Decline in traditional areas has recently been balanced by growth in the Scottish Lowlands. Between the 2001 and 2011 censuses, the number of Gaelic speakers rose in nineteen of the country's 32 council areas. The largest absolute gains were in Aberdeenshire (+526), North Lanarkshire (+305), the Aberdeen City council area (+216), and East Ayrshire (+208).

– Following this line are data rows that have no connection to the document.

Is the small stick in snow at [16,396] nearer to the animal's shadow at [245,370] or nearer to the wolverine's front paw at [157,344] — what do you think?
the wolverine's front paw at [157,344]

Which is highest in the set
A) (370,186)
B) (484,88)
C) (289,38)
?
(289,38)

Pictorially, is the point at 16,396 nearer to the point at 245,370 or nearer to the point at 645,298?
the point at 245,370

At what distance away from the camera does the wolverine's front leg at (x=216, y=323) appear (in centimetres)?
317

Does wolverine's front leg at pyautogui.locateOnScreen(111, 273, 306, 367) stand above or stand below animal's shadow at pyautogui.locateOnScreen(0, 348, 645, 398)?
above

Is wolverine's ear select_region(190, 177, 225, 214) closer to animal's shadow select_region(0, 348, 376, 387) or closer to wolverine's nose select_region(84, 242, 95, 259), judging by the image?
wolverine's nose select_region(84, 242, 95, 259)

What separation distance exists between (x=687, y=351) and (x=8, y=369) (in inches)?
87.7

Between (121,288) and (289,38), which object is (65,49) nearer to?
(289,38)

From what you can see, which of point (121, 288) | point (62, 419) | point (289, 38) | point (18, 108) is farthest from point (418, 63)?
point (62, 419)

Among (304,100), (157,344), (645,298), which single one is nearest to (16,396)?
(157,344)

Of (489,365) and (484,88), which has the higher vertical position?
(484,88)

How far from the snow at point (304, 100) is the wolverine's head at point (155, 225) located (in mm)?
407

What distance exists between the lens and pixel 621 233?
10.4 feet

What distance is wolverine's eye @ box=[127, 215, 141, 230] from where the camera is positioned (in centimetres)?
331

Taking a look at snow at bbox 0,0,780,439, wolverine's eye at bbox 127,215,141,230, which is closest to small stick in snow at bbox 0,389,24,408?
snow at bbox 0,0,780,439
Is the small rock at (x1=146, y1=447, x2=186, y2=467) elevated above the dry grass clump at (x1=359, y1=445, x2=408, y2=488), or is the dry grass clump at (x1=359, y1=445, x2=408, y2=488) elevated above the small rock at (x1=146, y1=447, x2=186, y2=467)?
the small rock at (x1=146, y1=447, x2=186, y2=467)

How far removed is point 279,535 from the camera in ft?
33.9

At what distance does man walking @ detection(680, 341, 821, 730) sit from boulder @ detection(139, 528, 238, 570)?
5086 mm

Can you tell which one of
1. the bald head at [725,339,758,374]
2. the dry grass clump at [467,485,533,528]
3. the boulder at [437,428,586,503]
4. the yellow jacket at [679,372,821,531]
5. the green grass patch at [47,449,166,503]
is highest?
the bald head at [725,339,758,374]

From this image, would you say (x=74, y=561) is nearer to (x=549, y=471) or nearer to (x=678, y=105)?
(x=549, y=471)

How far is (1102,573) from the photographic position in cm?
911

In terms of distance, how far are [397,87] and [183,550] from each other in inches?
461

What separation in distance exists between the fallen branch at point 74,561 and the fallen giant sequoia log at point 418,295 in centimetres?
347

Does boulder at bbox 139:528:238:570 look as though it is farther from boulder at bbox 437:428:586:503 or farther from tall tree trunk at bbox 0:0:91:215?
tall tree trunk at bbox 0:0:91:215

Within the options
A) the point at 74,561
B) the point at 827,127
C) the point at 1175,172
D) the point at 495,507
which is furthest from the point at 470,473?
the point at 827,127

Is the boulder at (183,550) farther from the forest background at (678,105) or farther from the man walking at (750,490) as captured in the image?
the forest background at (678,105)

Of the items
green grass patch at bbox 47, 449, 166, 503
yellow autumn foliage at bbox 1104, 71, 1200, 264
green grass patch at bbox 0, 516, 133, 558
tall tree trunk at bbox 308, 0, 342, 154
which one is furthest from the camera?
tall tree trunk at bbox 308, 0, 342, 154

The largest relative gains were in Aberdeenshire (+0.19%), East Ayrshire (+0.18%), Moray (+0.16%), and Orkney (+0.13%).

In 2018, the census of pupils in Scotland showed 520 students in publicly funded schools had Gaelic as the main language at home, an increase of 5% from 497 in 2014. During the same period, Gaelic medium education in Scotland has grown, with 4,343 pupils (6.3 per 1000) being educated in a Gaelic-immersion environment in 2018, up from 3,583 pupils (5.3 per 1000) in 2014. Data collected in 2007–2008 indicated that even among pupils enrolled in Gaelic medium schools, 81% of primary students and 74% of secondary students report using English more often than Gaelic when speaking with their mothers at home. The effect on this of the significant increase in pupils in Gaelic-medium education since that time is unknown.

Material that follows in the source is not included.